--- EXERCISE AIM ---
Make an exact copy of every entry.

Dataset entries:
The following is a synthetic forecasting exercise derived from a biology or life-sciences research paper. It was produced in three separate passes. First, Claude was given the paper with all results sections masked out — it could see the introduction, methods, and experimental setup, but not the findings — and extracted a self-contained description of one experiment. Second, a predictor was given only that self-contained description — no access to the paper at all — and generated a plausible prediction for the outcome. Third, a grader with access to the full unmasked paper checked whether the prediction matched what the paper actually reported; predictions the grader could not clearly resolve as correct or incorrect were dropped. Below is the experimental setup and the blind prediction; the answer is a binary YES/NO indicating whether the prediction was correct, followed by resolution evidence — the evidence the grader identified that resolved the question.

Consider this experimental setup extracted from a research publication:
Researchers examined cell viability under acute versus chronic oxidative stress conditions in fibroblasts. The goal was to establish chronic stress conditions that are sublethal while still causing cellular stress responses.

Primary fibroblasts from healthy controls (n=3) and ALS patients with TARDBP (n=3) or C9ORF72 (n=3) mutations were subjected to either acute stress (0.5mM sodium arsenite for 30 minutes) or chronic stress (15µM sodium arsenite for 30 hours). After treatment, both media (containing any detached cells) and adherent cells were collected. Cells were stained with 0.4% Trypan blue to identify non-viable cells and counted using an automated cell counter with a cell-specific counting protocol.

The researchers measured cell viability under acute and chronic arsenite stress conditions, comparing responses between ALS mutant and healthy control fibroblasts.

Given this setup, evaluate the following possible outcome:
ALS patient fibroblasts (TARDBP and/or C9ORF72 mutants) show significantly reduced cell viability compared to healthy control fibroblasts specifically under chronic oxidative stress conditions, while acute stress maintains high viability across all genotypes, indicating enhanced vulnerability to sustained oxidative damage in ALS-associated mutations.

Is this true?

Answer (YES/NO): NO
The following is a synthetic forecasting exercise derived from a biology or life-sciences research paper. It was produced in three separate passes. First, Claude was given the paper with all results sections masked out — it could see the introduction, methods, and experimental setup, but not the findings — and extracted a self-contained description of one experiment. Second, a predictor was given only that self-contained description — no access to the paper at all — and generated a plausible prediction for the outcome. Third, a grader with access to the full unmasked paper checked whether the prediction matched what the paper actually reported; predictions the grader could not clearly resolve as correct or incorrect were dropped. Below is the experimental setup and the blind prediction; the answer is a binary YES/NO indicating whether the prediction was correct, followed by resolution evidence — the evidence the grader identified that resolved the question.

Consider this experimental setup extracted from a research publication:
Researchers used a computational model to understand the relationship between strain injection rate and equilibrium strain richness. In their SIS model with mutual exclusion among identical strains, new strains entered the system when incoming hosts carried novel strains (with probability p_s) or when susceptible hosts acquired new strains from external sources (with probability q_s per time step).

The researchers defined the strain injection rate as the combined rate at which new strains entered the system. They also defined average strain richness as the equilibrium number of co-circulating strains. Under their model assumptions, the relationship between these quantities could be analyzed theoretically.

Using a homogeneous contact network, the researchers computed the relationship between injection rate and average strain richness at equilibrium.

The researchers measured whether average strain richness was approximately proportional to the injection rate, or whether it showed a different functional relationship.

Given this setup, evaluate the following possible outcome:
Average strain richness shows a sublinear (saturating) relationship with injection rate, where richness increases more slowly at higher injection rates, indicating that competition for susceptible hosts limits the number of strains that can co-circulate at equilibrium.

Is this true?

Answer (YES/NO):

--- EXERCISE RESPONSE ---
The following is a synthetic forecasting exercise derived from a biology or life-sciences research paper. It was produced in three separate passes. First, Claude was given the paper with all results sections masked out — it could see the introduction, methods, and experimental setup, but not the findings — and extracted a self-contained description of one experiment. Second, a predictor was given only that self-contained description — no access to the paper at all — and generated a plausible prediction for the outcome. Third, a grader with access to the full unmasked paper checked whether the prediction matched what the paper actually reported; predictions the grader could not clearly resolve as correct or incorrect were dropped. Below is the experimental setup and the blind prediction; the answer is a binary YES/NO indicating whether the prediction was correct, followed by resolution evidence — the evidence the grader identified that resolved the question.

Consider this experimental setup extracted from a research publication:
Researchers examined cell viability under acute versus chronic oxidative stress conditions in fibroblasts. The goal was to establish chronic stress conditions that are sublethal while still causing cellular stress responses.

Primary fibroblasts from healthy controls (n=3) and ALS patients with TARDBP (n=3) or C9ORF72 (n=3) mutations were subjected to either acute stress (0.5mM sodium arsenite for 30 minutes) or chronic stress (15µM sodium arsenite for 30 hours). After treatment, both media (containing any detached cells) and adherent cells were collected. Cells were stained with 0.4% Trypan blue to identify non-viable cells and counted using an automated cell counter with a cell-specific counting protocol.

The researchers measured cell viability under acute and chronic arsenite stress conditions, comparing responses between ALS mutant and healthy control fibroblasts.

Given this setup, evaluate the following possible outcome:
ALS patient fibroblasts (TARDBP and/or C9ORF72 mutants) show significantly reduced cell viability compared to healthy control fibroblasts specifically under chronic oxidative stress conditions, while acute stress maintains high viability across all genotypes, indicating enhanced vulnerability to sustained oxidative damage in ALS-associated mutations.

Is this true?

Answer (YES/NO): NO
The following is a synthetic forecasting exercise derived from a biology or life-sciences research paper. It was produced in three separate passes. First, Claude was given the paper with all results sections masked out — it could see the introduction, methods, and experimental setup, but not the findings — and extracted a self-contained description of one experiment. Second, a predictor was given only that self-contained description — no access to the paper at all — and generated a plausible prediction for the outcome. Third, a grader with access to the full unmasked paper checked whether the prediction matched what the paper actually reported; predictions the grader could not clearly resolve as correct or incorrect were dropped. Below is the experimental setup and the blind prediction; the answer is a binary YES/NO indicating whether the prediction was correct, followed by resolution evidence — the evidence the grader identified that resolved the question.

Consider this experimental setup extracted from a research publication:
Researchers used a computational model to understand the relationship between strain injection rate and equilibrium strain richness. In their SIS model with mutual exclusion among identical strains, new strains entered the system when incoming hosts carried novel strains (with probability p_s) or when susceptible hosts acquired new strains from external sources (with probability q_s per time step).

The researchers defined the strain injection rate as the combined rate at which new strains entered the system. They also defined average strain richness as the equilibrium number of co-circulating strains. Under their model assumptions, the relationship between these quantities could be analyzed theoretically.

Using a homogeneous contact network, the researchers computed the relationship between injection rate and average strain richness at equilibrium.

The researchers measured whether average strain richness was approximately proportional to the injection rate, or whether it showed a different functional relationship.

Given this setup, evaluate the following possible outcome:
Average strain richness shows a sublinear (saturating) relationship with injection rate, where richness increases more slowly at higher injection rates, indicating that competition for susceptible hosts limits the number of strains that can co-circulate at equilibrium.

Is this true?

Answer (YES/NO):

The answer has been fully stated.